Hej,
śledząc opracowania dotyczące armii germańskich w antyku, zauważyc można odmienne podejście do kwestii liczebności armii germańskich we wczesnym antyku - dopuszczające istnienie wielkich armii germańskich, a wręcz przeciwne wśród badaczy późnego antyku - ci minimalizują wielkość sił germańskich.
I tak raczej nie budzi zdziwienia, że armia Cymbrów i Teutonów atakująca Italię w II w. pne liczyła 300.000 wojowników:
http://pl.wikipedia.org/wiki/Bitwa_pod_Aquae_Sextiae
http://pl.wikipedia.org/wiki/Bitwa_pod_Vercellae
Germanię zaś ok. roku zerowego zamieszkiwać mogło 10 mln (10 os./km kw.?) ludzi a same plemiona zamieszkujące rzymską Germanię, tj. dorzecze Renu i Łaby mogły wystawić 400.000 wojowników (Rochala Las Teutoburski s. 118 i 127-przypis).
Pamiętać przy tym należy, że ziemie germańskie zalicza się w tym czasie do kultury jastorfskiej, cechującej się niską wydajnością rolną.
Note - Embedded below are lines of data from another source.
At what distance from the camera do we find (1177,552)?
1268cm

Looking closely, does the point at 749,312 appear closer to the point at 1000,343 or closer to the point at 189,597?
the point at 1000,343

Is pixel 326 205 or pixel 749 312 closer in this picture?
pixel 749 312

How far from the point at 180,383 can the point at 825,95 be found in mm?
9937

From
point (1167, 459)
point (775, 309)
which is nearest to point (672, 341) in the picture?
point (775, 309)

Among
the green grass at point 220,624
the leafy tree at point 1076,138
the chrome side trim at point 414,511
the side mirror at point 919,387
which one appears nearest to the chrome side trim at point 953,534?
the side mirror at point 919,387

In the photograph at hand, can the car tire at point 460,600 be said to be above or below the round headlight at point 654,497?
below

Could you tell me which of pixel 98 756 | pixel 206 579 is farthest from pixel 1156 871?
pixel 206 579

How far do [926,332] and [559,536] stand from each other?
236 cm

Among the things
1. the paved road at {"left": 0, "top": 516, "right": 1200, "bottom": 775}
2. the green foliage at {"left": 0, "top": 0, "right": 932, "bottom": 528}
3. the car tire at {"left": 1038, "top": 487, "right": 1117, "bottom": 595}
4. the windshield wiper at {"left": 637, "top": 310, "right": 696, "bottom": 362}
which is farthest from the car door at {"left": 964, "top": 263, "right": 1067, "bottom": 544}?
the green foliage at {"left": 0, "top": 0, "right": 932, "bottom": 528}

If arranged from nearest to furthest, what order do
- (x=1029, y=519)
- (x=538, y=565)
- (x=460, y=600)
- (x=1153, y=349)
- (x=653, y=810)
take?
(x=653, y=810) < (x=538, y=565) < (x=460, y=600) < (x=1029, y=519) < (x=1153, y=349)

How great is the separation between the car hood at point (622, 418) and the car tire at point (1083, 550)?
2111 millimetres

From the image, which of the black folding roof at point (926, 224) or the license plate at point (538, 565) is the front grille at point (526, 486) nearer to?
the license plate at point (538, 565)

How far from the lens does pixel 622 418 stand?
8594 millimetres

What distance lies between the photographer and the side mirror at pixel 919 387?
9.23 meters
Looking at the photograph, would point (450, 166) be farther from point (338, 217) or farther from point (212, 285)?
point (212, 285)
Tymczasem w kolejnych wiekach Germanie w szybkim tempie rozwijali się i taka np. kultura czerniachowska była barzow ysoko rozwinięta. WYdawałoby się, że zaludnienie ziem tej kultury powinno być znacznie wyższe niż jastorfskiej. Tymczasem ostrożna propozycja 10 os/km kw. wywołał panikę tu na forum:
http://www.historycy.org/index.php?showtopic=67489&st=30
Podobnie współcześni badacze bardzom ostrożnie szacują armie germańskie. Gotów pod Adrianopolem np. na 25.000:
http://www.historycy.org/index.php?act=Post&CODE=00&f=408
A łączne siły Germanów na Polach Katalaunijskich na jakieś 70.000:
http://pl.wikipedia.org/wiki/Bitwa_na_Pola...launijskich_451
Podobnie jest, jeżeli chodzi o inne szacunki liczebności armii i plemion germańśkich w IV/Vw.
Jak Waszym zdaniemm da sie wytłumaczyć to radykalne obniżenie liczebności armii germańskich w antyku, pomimo rewolucyjnego skoku w poziomie życia gospodarczego?